The Gophers put up a solid effort but lost for the 17th consecutive time to Illinois, as the Illini toppled Minnesota 59-49 at Assembly Hall in Champaign, Ill.

up next

Iowa
when: 7 p.m. Wednesday
where: Williams Arena
TV: FSN North

Minnesota hasn’t been on the winning side of the series since 1999, and the Gophers haven’t won a game at Illinois since 1996.

Still, in what has become an almost un-winnable place for Minnesota, there were many positives the team can take from the game.

Sophomore center Jonathan Williams continues to show his dependability down low as he scored 10 points and grabbed a game-high eight rebounds. Junior forward Dan Coleman scored a team-high 13 points.

Even junior guard Limar Wilson, in his first game back from an undisclosed injury, proved he still has a spot in the rotation – scoring seven points on 3-of-5 shooting.

The Gophers also showed more energy and fight in one half than they did in the entire game against the Illini two weeks ago.

In that game, Illinois jumped out to a 13-0 lead and cruised to victory at Williams Arena. This time around the Gophers hung in for a solid 20 minutes and were only down four at the half.

But all the good Minnesota did Saturday was done in by one very bad stretch. Trailing 29-25 at the break, the Gophers went just 1-of-13 from the floor to start the second half and quickly found themselves down as many as 21 after a 23-6 Illini run over the first 13 minutes of the second half.
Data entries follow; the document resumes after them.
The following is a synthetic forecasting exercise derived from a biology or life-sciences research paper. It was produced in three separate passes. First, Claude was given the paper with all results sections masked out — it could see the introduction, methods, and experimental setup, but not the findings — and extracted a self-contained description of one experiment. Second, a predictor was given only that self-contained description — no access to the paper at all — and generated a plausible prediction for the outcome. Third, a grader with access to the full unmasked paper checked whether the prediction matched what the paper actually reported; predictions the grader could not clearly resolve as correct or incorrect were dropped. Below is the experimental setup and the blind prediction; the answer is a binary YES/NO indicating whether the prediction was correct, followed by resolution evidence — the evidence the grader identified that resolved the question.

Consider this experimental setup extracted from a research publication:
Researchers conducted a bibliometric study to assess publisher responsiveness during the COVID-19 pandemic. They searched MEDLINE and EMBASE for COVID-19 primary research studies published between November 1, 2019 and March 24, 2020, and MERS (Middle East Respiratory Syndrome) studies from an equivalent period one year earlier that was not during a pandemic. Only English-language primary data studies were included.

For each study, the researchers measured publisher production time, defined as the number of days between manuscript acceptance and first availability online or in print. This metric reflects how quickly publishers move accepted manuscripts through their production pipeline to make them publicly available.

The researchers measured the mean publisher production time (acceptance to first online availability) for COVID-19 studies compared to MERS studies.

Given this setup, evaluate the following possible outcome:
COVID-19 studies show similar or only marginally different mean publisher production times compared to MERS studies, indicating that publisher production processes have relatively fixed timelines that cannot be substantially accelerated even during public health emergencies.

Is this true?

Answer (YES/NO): NO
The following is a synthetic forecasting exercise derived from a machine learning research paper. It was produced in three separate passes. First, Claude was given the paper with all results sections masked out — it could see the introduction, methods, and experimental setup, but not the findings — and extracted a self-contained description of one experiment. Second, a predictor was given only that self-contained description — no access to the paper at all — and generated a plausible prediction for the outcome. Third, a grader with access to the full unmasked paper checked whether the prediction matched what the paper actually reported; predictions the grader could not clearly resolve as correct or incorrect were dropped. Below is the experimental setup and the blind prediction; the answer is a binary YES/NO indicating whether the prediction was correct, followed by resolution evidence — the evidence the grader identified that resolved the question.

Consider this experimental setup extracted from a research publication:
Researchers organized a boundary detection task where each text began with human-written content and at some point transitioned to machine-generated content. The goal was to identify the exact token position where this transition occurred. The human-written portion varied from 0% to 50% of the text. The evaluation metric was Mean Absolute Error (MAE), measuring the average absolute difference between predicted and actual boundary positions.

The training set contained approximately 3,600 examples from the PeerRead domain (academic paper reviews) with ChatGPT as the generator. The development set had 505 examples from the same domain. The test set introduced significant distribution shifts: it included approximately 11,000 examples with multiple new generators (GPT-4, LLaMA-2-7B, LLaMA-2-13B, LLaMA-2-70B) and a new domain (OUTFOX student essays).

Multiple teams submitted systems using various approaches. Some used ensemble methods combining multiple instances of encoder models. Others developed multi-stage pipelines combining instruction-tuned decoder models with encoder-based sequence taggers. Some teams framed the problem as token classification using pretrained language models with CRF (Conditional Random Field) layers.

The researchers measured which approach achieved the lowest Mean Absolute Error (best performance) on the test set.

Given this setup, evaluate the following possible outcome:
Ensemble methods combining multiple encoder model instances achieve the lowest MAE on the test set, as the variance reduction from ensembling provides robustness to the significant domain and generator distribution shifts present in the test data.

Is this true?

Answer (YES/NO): YES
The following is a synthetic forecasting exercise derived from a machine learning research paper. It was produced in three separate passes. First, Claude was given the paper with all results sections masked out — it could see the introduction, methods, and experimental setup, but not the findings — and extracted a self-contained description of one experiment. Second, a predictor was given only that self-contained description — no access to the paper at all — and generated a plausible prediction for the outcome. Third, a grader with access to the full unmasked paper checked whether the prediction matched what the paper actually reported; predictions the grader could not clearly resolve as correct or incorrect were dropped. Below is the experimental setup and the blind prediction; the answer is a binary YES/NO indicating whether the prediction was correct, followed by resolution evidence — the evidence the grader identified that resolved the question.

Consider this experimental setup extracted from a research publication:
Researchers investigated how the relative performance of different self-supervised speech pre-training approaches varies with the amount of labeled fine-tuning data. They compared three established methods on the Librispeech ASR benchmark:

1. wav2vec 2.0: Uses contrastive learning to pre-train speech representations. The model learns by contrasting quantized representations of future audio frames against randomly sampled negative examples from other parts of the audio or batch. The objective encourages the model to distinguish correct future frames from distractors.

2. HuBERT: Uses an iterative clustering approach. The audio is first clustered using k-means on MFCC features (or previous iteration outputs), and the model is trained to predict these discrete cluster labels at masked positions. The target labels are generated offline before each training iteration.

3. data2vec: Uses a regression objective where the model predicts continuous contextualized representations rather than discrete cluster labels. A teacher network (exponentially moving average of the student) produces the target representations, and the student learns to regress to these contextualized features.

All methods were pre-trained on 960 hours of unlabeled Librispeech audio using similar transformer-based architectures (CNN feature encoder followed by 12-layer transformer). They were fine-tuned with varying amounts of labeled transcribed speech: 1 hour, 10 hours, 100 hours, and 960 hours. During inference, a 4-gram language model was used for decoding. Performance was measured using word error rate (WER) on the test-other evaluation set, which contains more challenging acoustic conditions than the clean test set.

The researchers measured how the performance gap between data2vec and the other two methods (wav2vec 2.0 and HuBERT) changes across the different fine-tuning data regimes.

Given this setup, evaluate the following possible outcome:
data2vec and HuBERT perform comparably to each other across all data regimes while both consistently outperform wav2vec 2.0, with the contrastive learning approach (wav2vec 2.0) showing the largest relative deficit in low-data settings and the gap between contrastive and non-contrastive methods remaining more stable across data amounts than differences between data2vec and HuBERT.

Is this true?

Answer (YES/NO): NO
That run, in which Minnesota wasn’t hitting from the perimeter, cost the Gophers the game and continues to help prove a distinct trend that has been prevalent in wins and losses within the conference for Minnesota.

On the night, the Gophers went just 3-of-18 from behind the arc and sophomore guard Jamal Abu-Shamala, usually the Minnesota’s sharpest shooter, went 0-of-5 from three-point range and didn’t score. The Gophers are averaging just under four three-pointers made in their six conference losses and have drilled a combined 28 from long distance in their three Big Ten wins.

While Minnesota’s perimeter shooting left much to be desired, the grit the Gophers displayed in its previous two games – wins over Penn State and Northwestern – was still evident in the loss.

Trailing by 21 points, Minnesota cut Illinois’ lead to nine with more than four minutes remaining, which gave the Gophers at least a chance of making things interesting.